The Feeling Of Security

Bruce Schneier weighs security trade-offs in a compelling TED talk:

Ezra Klein summarizes key points from Schneier's talk and ponders the impact on policy:

If Congress does a bad job fortifying our ports against terrorist attack, there still might never be a successful attack on our ports. And if there is a successful attack, it likely won’t happen for years, at which point it’ll be another Congress’s problem. So if voters are demanding you make them feel safe now and you’re not likely to be around for, or connected to, the consequences of ignoring risks that no one is thinking about, it’s pretty natural to focus on the dangers your constituents want addressed rather than the dangers that actually need to be addressed.

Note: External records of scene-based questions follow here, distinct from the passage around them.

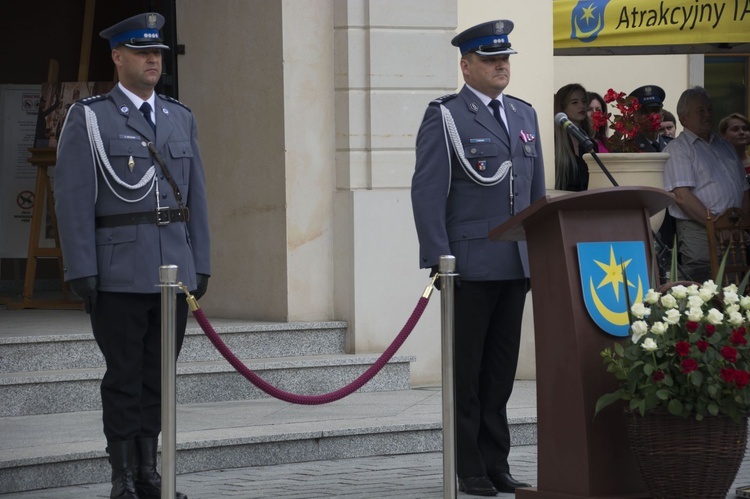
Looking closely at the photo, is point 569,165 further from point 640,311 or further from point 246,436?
point 640,311

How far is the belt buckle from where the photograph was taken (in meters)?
5.83

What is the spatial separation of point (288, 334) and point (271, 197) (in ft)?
2.88

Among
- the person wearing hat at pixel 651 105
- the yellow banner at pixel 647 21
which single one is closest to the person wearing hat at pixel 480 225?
the yellow banner at pixel 647 21

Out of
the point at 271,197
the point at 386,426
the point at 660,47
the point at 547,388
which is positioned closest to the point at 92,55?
the point at 271,197

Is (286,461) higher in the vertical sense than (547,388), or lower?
lower

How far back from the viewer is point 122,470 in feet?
18.6

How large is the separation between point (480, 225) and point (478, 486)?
1.08m

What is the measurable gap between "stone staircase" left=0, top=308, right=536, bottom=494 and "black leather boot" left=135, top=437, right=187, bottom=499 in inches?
25.1

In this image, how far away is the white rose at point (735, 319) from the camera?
16.7 feet

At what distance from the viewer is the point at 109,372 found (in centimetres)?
573

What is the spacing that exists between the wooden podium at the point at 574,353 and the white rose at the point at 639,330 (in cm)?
20

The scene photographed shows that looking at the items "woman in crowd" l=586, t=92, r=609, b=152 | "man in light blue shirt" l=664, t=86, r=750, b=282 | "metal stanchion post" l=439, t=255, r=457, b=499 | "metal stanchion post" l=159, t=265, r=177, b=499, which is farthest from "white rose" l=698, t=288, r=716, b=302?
"woman in crowd" l=586, t=92, r=609, b=152

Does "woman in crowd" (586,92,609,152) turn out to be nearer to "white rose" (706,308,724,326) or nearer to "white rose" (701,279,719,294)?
"white rose" (701,279,719,294)

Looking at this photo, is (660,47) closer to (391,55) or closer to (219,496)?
(391,55)
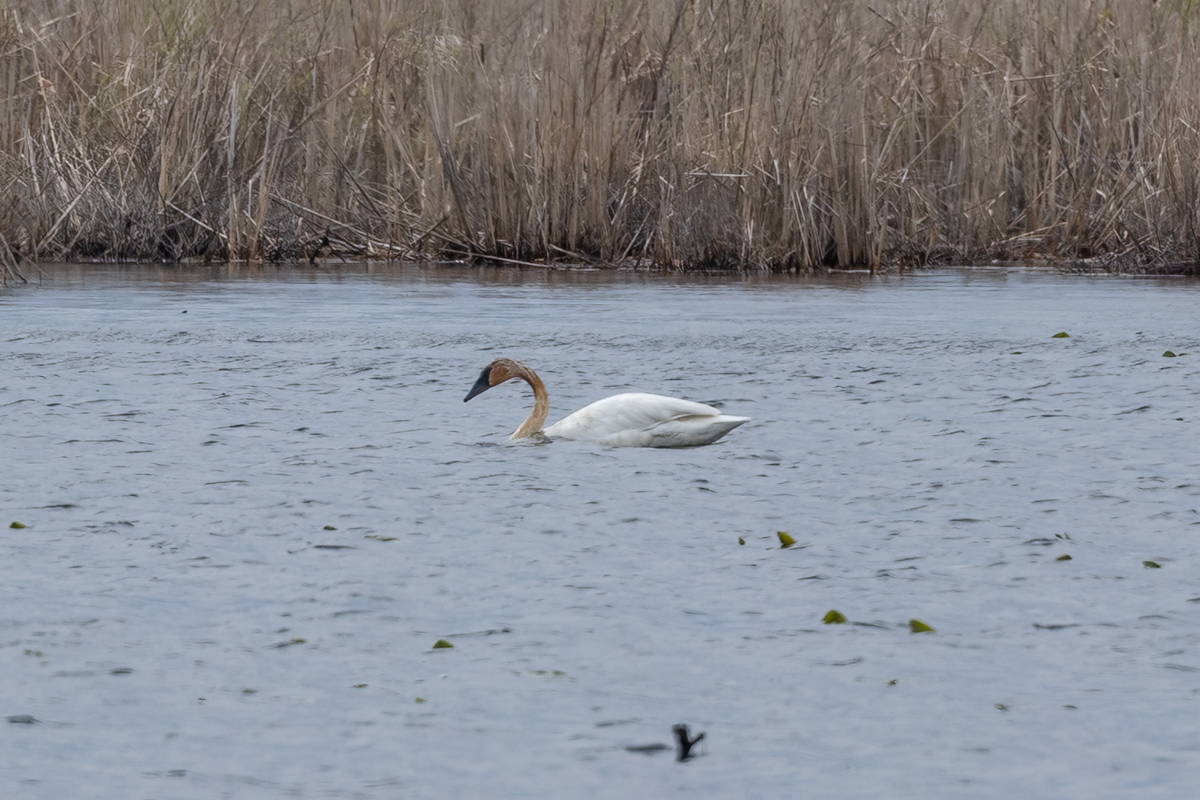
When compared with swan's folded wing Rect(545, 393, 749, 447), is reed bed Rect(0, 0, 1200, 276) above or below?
above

Alex Tabarrok's thoughts on childhood safety trends add more data points to the debate:

It is true that one of the most horrible things we can imagine, homicide, is up. For kids aged 5-14 homicide mortality went from 0.5 per 100,000 in 1950 to 0.8 per 100,000 in 2005. Overall, however, kids are much safer today than in the 1950s. Accident mortality, for example, is down from 22.7 per 100,000 in 1950 to 6.2 per 100,000 in 2005 (see Caplan’s Selfish Reasons for more details). Maybe buckling up and ocean supervision isn’t so bad. Maybe parents today worry too much. Probably some of both.